To bolster cash flow, Evenflo & Spalding has begun restructuring its
international operations by streamlining in Japan and Europe.

Nonetheless, at least one of the 20 or so banks that participated in the bank
loan has sold its stake at about 95% of face value, according to Mr. Lasry. He
contends that if the rumors of an impending KKR bailout are correct, "you'll
see the bonds move up by five to 10 percentage points."

SATISFIED BEARS: As the stock market struggled to slight gains in the
second quarter, the professional naysayers known as short-sellers profited.

The shorts, who make money when stocks go down, registered a 6.9% gain in
the quarter, based on the 20 short-sellers included in the Rockbridge Short
Sellers Index.
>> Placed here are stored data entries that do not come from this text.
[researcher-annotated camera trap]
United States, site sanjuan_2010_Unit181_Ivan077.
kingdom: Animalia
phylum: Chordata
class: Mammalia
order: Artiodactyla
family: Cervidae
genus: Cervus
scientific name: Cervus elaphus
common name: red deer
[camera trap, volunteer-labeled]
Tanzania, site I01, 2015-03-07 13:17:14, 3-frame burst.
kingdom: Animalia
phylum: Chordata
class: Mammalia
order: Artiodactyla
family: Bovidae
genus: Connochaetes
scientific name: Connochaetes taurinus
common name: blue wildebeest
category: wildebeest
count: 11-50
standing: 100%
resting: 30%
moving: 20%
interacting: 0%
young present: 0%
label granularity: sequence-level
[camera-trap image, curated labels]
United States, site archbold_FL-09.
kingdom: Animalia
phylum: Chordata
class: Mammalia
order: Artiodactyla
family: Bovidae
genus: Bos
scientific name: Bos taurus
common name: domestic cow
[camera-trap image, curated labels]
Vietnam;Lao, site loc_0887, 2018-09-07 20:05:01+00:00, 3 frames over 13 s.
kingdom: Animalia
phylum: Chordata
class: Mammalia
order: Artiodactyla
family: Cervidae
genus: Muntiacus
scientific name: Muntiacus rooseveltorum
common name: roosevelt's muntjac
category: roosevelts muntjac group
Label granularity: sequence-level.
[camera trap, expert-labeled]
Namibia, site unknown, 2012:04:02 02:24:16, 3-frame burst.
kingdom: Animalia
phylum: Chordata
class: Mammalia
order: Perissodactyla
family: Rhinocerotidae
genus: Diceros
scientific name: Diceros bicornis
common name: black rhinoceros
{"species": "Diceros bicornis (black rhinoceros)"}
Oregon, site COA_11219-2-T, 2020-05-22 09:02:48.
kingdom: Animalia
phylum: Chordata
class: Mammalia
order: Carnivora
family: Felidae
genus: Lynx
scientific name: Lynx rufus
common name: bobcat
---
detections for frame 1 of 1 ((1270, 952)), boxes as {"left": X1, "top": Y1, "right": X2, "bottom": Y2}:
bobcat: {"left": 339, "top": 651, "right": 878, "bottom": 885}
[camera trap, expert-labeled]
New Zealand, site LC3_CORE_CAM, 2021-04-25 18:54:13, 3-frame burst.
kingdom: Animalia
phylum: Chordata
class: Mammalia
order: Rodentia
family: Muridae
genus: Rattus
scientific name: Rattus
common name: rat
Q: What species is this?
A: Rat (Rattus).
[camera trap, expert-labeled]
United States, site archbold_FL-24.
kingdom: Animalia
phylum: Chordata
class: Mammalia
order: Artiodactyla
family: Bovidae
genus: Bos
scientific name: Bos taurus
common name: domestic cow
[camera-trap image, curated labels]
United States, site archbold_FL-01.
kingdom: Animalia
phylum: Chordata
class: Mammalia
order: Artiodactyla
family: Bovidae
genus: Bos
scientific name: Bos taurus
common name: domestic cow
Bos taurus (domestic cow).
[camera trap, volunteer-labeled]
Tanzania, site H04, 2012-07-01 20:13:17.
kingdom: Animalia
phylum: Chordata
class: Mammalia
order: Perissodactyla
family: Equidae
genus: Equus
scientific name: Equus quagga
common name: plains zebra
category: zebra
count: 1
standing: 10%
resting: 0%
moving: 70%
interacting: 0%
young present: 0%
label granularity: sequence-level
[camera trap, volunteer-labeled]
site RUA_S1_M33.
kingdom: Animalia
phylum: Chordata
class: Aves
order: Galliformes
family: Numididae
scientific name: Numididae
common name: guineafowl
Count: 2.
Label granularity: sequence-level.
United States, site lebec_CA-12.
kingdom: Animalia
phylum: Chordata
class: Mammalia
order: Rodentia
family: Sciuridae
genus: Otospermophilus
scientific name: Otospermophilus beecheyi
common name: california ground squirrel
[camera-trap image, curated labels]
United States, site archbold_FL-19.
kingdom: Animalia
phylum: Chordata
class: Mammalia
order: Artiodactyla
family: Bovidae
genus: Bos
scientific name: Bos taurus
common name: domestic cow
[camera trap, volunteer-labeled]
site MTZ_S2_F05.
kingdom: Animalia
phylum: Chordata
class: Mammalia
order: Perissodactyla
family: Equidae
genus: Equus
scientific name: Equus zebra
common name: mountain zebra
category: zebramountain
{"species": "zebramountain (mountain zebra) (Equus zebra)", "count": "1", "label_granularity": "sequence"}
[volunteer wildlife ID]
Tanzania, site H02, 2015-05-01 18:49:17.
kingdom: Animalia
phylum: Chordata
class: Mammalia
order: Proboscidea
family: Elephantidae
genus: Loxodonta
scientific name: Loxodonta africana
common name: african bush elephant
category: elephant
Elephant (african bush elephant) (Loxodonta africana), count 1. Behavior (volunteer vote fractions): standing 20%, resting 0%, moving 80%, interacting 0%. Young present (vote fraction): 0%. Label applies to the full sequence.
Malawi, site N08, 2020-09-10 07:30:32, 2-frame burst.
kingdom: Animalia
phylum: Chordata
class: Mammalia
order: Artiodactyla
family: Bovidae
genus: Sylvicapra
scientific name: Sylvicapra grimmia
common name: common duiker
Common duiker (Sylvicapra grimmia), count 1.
Michael R. Long, of Rockbridge Research, Charlotte, N.C.,
says the gain doesn't quite make up for the 7.6% loss the shorts suffered in the
first quarter.

But individual successes on once-robust stocks were many. Big winners for
the shorts, as the stocks fell, included Samsonite, SmarTalk Teleservices,
Caribiner International, Sunbeam, Zenith Electronics, Danka Business
Systems, Callaway Golf and Fila Holdings, according to Rockbridge Research.

Rockbridge says big losers for the shorts -- or stocks that defied the shorts'
pessimism -- included Computer Learning Centers, America Online, Ascend
Communications, Dell Computer, Yahoo! and Amazon.com.